Personagens populares, que estiveram em todos jogos antigos, como os titulares rivais Sol e Ky retornam, assim como lutadores que conquistaram os fãs em títulos mais recentes, como Leo e Ramlethal. Dois novatos também chegam às batalhas, com estilos de jogo bem distintos: Nagoriyuki, um samurai vampiro que executa ataques de dano enorme às custas da própria barra de vida, em um estilo de alto risco/anta recompensa e Giovanna, uma agente secreta misteriosa, que luta em sincronia com um espirito de lobo.
A variedade de designs reflete no gameplay, com personagens privilegiando estratégias específicas em seus estilos de luta. Chipp é um ninja que se especializa em combos extensos e grande velocidade, estando um pouco aquém do dano dos outros combatentes. Potemkin, por outro lado, possui opções de movimento limitadas e muito dano em golpes individuais.
A complexidade também varia bastante. Guilty Gear -Strive- inclusive detalha quais personagens são mais indicados para novatos em uma escala que varia de 1 (complicado) – caso de Zato, que tem que coordenar os seus ataques com uma criatura sombria controlada separadamente, até 5 (fácil) – Ky, que possui combos simples, um antiaéreo potente e ótimos projeteis, o arquétipo de “Ryu”, sempre indicado a iniciantes nos jogos de luta.
As listas de comandos de cada personagem contém descrições e dicas detalhadas de como utilizar cada movimento. O jogo também possui um tutorial extenso e missões de ensino que abordam profundamente cada mecânica e aspecto do gameplay, facilitando o aprendizado de iniciantes e a rememoração dos veteranos.
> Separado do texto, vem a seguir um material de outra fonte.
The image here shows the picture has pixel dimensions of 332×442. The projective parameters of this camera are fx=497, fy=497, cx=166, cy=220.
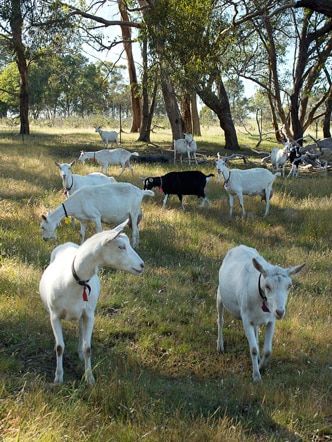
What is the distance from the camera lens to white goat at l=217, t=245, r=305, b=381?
4.56 m

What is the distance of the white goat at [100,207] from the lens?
8.82 metres

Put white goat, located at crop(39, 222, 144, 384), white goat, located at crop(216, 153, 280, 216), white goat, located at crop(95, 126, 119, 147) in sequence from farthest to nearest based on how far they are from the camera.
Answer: white goat, located at crop(95, 126, 119, 147)
white goat, located at crop(216, 153, 280, 216)
white goat, located at crop(39, 222, 144, 384)

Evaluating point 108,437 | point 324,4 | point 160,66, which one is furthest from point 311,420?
point 160,66

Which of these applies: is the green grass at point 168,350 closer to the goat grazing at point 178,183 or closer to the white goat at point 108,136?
the goat grazing at point 178,183

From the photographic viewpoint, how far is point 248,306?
17.0ft

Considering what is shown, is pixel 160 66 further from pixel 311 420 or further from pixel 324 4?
pixel 311 420

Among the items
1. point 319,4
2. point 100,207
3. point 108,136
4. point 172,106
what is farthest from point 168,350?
point 108,136

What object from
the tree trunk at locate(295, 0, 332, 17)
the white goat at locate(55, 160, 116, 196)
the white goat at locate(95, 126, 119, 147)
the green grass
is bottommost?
the green grass

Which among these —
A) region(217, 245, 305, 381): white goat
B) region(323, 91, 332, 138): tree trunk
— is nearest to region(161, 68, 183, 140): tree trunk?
region(323, 91, 332, 138): tree trunk

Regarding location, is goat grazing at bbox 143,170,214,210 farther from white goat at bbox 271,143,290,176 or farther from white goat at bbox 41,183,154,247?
white goat at bbox 271,143,290,176

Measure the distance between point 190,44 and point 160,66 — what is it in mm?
2462

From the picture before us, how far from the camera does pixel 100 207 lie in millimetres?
9062

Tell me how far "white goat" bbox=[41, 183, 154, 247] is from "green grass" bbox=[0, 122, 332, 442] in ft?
1.50

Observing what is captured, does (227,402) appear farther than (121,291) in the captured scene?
No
Um novo sistema bem interessante é o do “combo recipe”, que permite a jogadores gravar seus combos e propor que eles sejam aprendidos ou executados por outros jogadores (ou a si mesmo, como treinamento). O que estimula a união da comunidade e facilita, mais uma vez, o aprendizado.
Uma marca de originalidade em todos os lugares
Outra característica clássica de Guilty Gear é a de trazer ideias criativas também para o que não envolve diretamente o gameplay. -Strive- continua essa tendência. O modo online envolve criar um avatar em pixel art do jogador, que percorre cenários atrás de outros avatares para enfrentar.
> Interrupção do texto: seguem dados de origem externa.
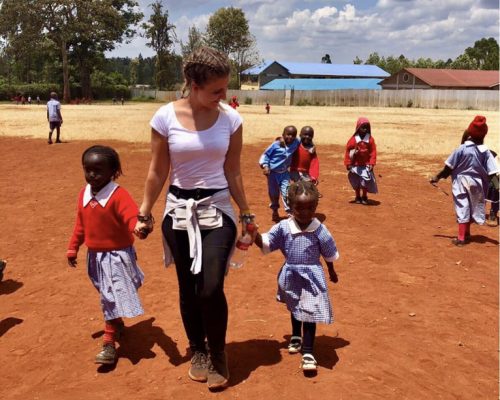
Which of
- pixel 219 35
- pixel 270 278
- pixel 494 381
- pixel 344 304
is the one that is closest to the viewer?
pixel 494 381

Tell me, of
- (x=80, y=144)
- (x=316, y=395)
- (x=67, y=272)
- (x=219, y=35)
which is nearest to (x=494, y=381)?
(x=316, y=395)

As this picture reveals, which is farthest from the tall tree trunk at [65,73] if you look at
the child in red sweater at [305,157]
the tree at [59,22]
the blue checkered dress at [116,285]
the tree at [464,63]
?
the tree at [464,63]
Seja explorando um parque, que serve para partidas não-ranqueadas ou subindo andares de torres após conquistar os adversários de certa habilidade. O personagem criado pode correr, escorregar e pular, como se estivesse em um jogo de plataforma. Partes do ambiente possuem NPCs que tiram dúvidas, permitem customizar novamente o avatar com acessórios e até pescar conteúdo adicional de Guilty Gear -Strive- em troca de dinheiro virtual.
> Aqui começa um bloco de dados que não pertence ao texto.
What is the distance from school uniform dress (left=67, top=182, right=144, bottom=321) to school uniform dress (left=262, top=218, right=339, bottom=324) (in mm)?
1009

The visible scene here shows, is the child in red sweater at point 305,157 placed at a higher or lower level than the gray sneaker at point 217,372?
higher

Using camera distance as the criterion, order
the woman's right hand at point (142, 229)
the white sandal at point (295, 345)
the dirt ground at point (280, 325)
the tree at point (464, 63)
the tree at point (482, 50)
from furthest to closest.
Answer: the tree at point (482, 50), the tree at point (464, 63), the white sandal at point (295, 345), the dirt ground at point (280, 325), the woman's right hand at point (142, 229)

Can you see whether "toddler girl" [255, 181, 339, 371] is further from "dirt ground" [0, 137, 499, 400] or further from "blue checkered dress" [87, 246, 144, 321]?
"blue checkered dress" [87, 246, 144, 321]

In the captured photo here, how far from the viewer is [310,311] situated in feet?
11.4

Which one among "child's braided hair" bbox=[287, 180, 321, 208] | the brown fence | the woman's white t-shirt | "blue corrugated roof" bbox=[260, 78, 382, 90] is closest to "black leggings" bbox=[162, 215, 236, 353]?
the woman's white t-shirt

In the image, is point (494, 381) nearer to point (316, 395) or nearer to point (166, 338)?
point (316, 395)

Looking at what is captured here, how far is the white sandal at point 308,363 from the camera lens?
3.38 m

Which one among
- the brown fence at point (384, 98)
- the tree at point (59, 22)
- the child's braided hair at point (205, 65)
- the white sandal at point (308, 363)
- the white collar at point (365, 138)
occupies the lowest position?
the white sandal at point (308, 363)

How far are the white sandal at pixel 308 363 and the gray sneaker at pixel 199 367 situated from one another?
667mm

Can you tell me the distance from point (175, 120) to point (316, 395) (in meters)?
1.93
A ideia ganha pontos pela criatividade, mas pode ser confuso e exaustivo percorrer os cenários até encontrar alguém que você queira enfrentar. Para suavizar a questão, podemos “seguir” jogadores que encontramos, podendo saber exatamente sua localidade, quando estiverem conectados. No fim das contas, não é nada muito sofrível, mas apesar da criatividade, fica o questionamento da necessidade de um sistema assim.
O modo história de segue o mesmo modelo do jogo anterior. No sentido que ele não é jogável. Os eventos de enredo de Guilty Gear -Strive- são mostrados como um filme. Os personagens não podem sofrer nenhum tipo de intervenção do jogador, que assume uma postura passiva de testemunha da ação. Sendo a interação contra a CPU, com pitadas de história sendo reservada ao modo Arcade clássico, com uma sequência de adversários controlados pela AI e um chefe final.
Novamente, há de se notar o caráter único da iniciativa, que até faz sentido pensando em um ponto de vista de evitar momentos forçados, que vemos em modos histórias mais interativos de outras franquias de luta. Personagens inventam motivos estranhos para lutar, para que o jogador possa ter momentos de controle durante a narrativa.
Buracos na trama também são comuns, com personagens derrotando vários personagens em sequência para servir de saco de pancada depois que seu capítulo acaba e o jogador não o controla mais.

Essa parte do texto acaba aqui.